* Given passage *
Dober was the first to discover the breadth of Parran’s involvement in the Tuskegee experiments, when he came across papers written by Parran that were archived at Pitt while doing research for his 2013 book, “Against Their Will: The Secret History of Medical Experimentation on Children in Cold War America.”

In the Tuskegee syphilis experiment, American researchers observed the course of untreated syphilis in hundreds of African-American men between 1932 and 1972. The researchers exploited their participants, and the experiment has became a landmark case study in medical ethics.

“[Parran wrote,] ‘Hypothetically, if you wanted to do this study, you should do it in this county and this is how you should do it,’” Dober said.

Jenkins helped put a stop to the Tuskegee study in the ’70s while a professor at the University of North Carolina. He took care of the men subjected to the experiments and listened to their stories.

“There’s people that write about the study, that talk about the study, but they don’t listen to the men in the study,” he said. “[The men] participated in the study because they thought they were helping their community. They were heroes, and that’s why I stayed until the last man died.”

Jenkins, now a professor of public health sciences at Morehouse and associate director of its research center on health disparities, said the only way to combat racism in society is to observe how people are perpetuating systematic racism.

He advocated for keeping the plaque and name of the building because removing it would erase the good work Parran did and prevent lessons surrounding the negatives. He said it would limit conversations about the racism present in public health.

Susan Reverby, a Wellesley College professor who uncovered the Guatemalan syphilis experiments, also spoke at the event. Parran was also involved in the study in which researchers intentionally exposed more than 1,300 Guatemalan prisoners and mental institution patients to transferable diseases between.

* Data provided *
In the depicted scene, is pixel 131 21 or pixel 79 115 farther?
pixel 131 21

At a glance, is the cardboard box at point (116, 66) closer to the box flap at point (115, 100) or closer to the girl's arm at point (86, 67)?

* What the task requires *
Continue the article about Thomas Parran and the Tuskegee syphilis study from the point where it ends.

* Answer for this exercise *
Reverby said Parran’s approval of the experiment is undeniable, but the underlying question in renaming the building is whether or not Parran should be “historically fired.”

“It’s obvious they thought they were doing the best they could do for medical science in the war against syphilis,” she said.

But Reverby, who referred to the experiments as a “medical melodrama with voiceless actors and madmen doctors,” said the problems of systematic racism and imperialism in public health will not simply go away if Parran’s name is erased from history.

“If we disappear his name, what then is learned?” she said. “Regardless if the name is changed, the historical context ought to be described in a new plaque and linked to a new page, [and] it should explain what Parran is known for — good and bad.”

Kirk Savage, an associate professor in the department of history of art and architecture, said that regardless of a name change, a dialogue needed to start about Parran’s history.

“Taking the sign down is easy,” Savage said, but reckoning with history in a way that promotes meaningful discussion and elicits change is often hard — but needs to be pursued.

As the event progressed, the grad union organizers voiced their disagreement with some of the speakers on Twitter.

“The complicated discourse around his legacy and contributions to the field is irrelevant to the fact that we (as evidenced by many signed petitions) don’t believe we should monumentalize him,” one tweet read.

After the symposium, Rebecca Schoulberg, a 1989 alum and mother of an incoming student, said that while she is not a bioethicist, she views the field of public health as empathetic, and keeping Parran Hall’s name goes against that.

“Public Health is rooted in ethics [and] moral behavior,” she said. “And if you don’t treat people empathetically, they aren’t going to trust you.”

Leigh Bukowski, a graduate of the School of Public Health and current senior research manager in the department of behavioral and community health sciences, said she supports the renaming of Parran Hall.

“I think for my friends and colleagues of color, it’s an important first step in making sure they feel safe in a space that they have to interact in every day,” Bukowski said.